EXERCISE BRIEF: Your output should be an exact copy of the records, with no pictures in it.
(MATERIAL PROVIDED begins)
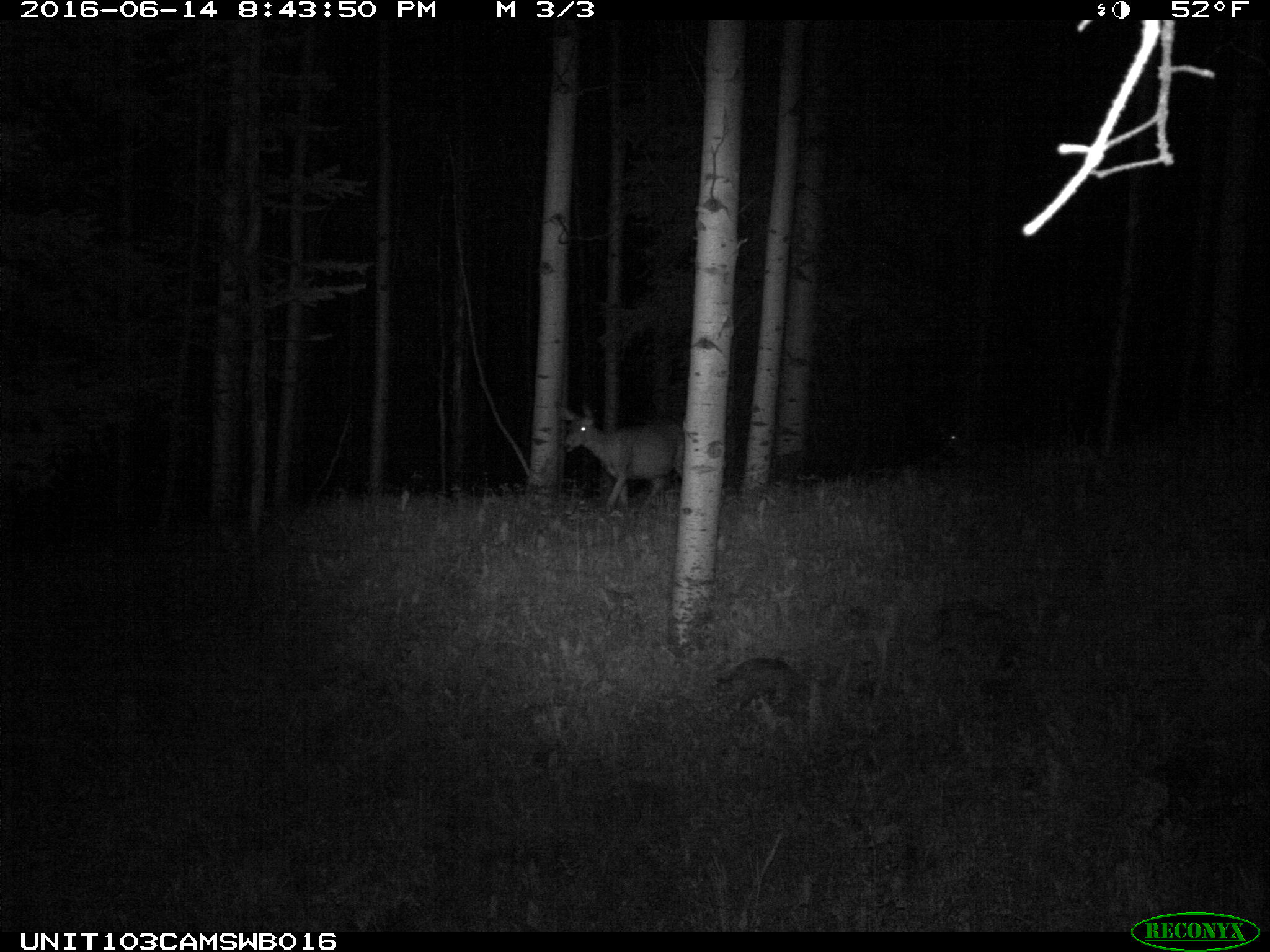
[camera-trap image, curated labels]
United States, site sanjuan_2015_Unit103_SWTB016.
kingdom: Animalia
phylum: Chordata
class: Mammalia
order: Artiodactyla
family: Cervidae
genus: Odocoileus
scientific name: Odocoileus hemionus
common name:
(MATERIAL PROVIDED ends)
TASK RESULT:
[camera-trap image, curated labels]
United States, site sanjuan_2015_Unit103_SWTB016.
kingdom: Animalia
phylum: Chordata
class: Mammalia
order: Artiodactyla
family: Cervidae
genus: Odocoileus
scientific name: Odocoileus hemionus
common name:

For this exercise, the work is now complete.